The O'Day gig wasn't my first experience as an accompanist, not quite. Through my friend Billy Exiner, I played with the singer, Sylvia Syms, when she recorded a song by Bart Howard. It was the song that was then called In Other Words but later became far better known and recorded by just about everybody under the title Fly Me to the Moon. Billy, Joe Shulman on bass and I formed the backup trio, and the recording session took place at the plush apartment of a great guy named Ed Fuerst.

    Ed earned big money as an insurance company executive. He wasn't married, and all of his time when he wasn't busy with the insurance business he devoted to jazz. People in the jazz community called him "Mr. First Nighter." He'd show up when guys opened for a week's gig at the one of the jazz clubs, and after the last set of opening night, he usually threw a party at his place strictly for musicians. Ed really wanted to be a jazz insider. He put a lot of his cash into backing a big band led by a guy named Gene Williams, but the band never made it, and Ed lost his investment. He didn't seem to mind. For one long stretch, he went on the road with George Shearing, acting as George's road manager for virtually no salary. It was just a case of Ed loving the whole experience of being associated with jazz musicians.

    So it was no surprise to make a record in Ed's living room. He had a nice Steinway piano except that it was missing the top three notes, the B flat, B and C. When Art Tatum sat at the piano for the first time and played a run to the top of the keyboard, he hit nothing but wood. "Oh," he said, "this is one of those pianos."

    As for Sylvia Syms, Frank Sinatra called her "the world's greatest saloon singer," and that was a pretty accurate description, a saloon singer rather than a jazz singer. But I found accompanying her to be the most natural thing in the world. I felt at home in the accompanist's role. I played for a few other women saloon-type singers on New York's east side, and I had the same feeling. I loved women singers. I listened to them, and in my accompaniments, I just reacted to what they were doing. They realized I was paying close attention, and they appreciated my careful responses. All of this was the beginning of an evolution for me.

    It wasn't just the women singers I loved. It was just as much the songs they sang. I gradually understood I was as much in love with songs as I was with improvising. There were plenty of influences around me for that kind of thinking. They went all the way back to Louis Armstrong when he said he always thought about the words to the songs he played, not just the melodies. To put it another way, music and words were equally important if you were interested, as I was, in understanding the whole song. That was Louis's message. Closer to home, among my influences, Billy Exiner, when he went on the road, invariably took a stack of records with him, all of them featuring singers. And my own Patsy consistently chose vocal records to listen to. She knew all the good singers. She'd mastered Sinatra's whole canon of songs before I got at all seriously into him.

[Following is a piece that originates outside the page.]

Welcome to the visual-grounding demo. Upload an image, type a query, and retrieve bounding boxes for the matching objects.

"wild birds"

    The single record of In Other Words with Sylvia Syms we made at Ed Fuerst's apartment has never gone on sale. It's a very good version of the song, but it still sits in a vault somewhere. For years, record executives have been saying to me, "It's going to come out any day now." 

    I'm still waiting.

Anita O'Day, when I played with her, turned out to be naturally musical in an older style. She had great ears, and she knew what she was doing every minute she was singing. She could swing like crazy in a 1930s form of jazz, which was fine with the guys in the band. As I suspected from the first, bop intimidated Anita, and we all figured the best way to take care of things was just to go along with what she could handle. It was her gig after all.

    Still, for all our good intentions, there were some volatile episodes. Anita especially didn't hit it off with Tiny, and in a general sense, she seemed afraid she wasn't going to come across as hip enough for the younger crowd to dig. Even with those complications, things went reasonably okay until we got to St. Paul. That was where the band went off the rails, though none of it was Anita's fault.

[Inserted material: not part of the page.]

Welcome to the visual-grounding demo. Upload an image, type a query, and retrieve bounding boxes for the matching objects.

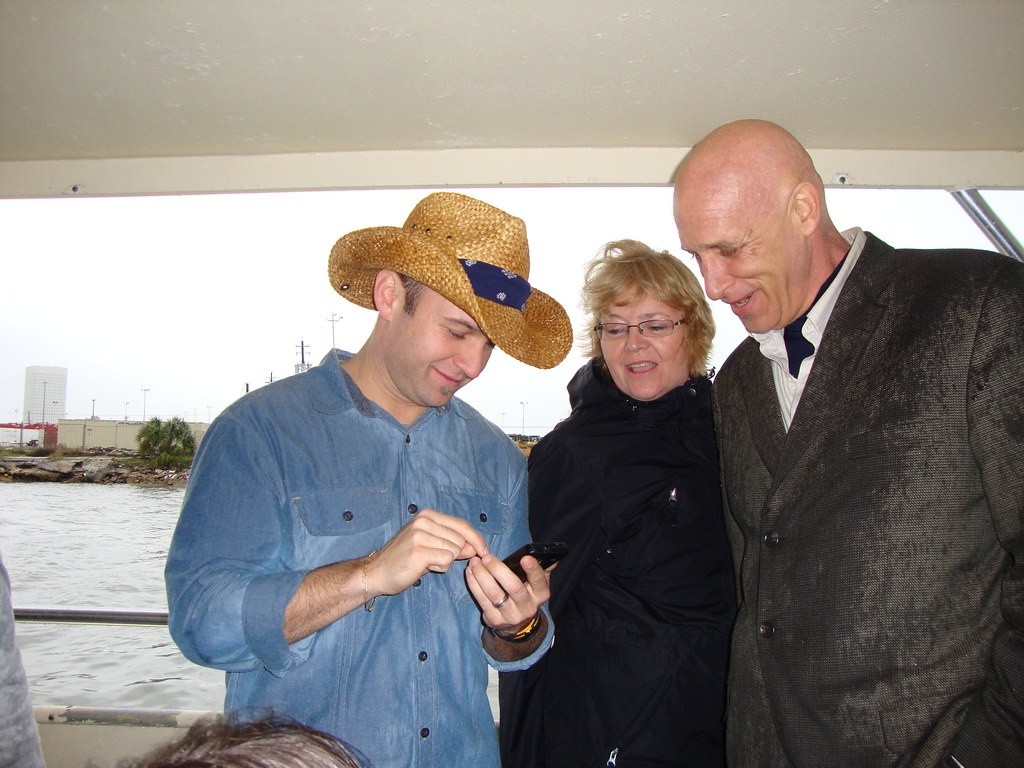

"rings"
[495,592,509,608]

Just before we headed for St. Paul, Dave Schildkraut pulled out of the band. He had to go home and look after some family problems with his wife. That meant we needed to find an alto player in St. Paul. Within a couple of hours of checking into the St. Paul hotel, we discovered that we were also going to need another trombone player and another bassist. What happened was that the St. Paul drug cops busted Milt Gold and Gary Miller. Both guys were junkies, and the cops seemed to know who they were, what they were, and which room they were staying in. No cop even tapped on Don Fagerquist's door or on the door to the room I was sharing with Tiny. The narcs went straight to the right room. They must have been tailing Milt and Gary, or maybe their heroin dealer in St. Paul was the person with the cop tail on him. Whatever the explanation, the result was that the police arrested the two guys, and all of a sudden, in practically the snap of a finger, we needed to fill out the group with three new people before opening night at the Flame.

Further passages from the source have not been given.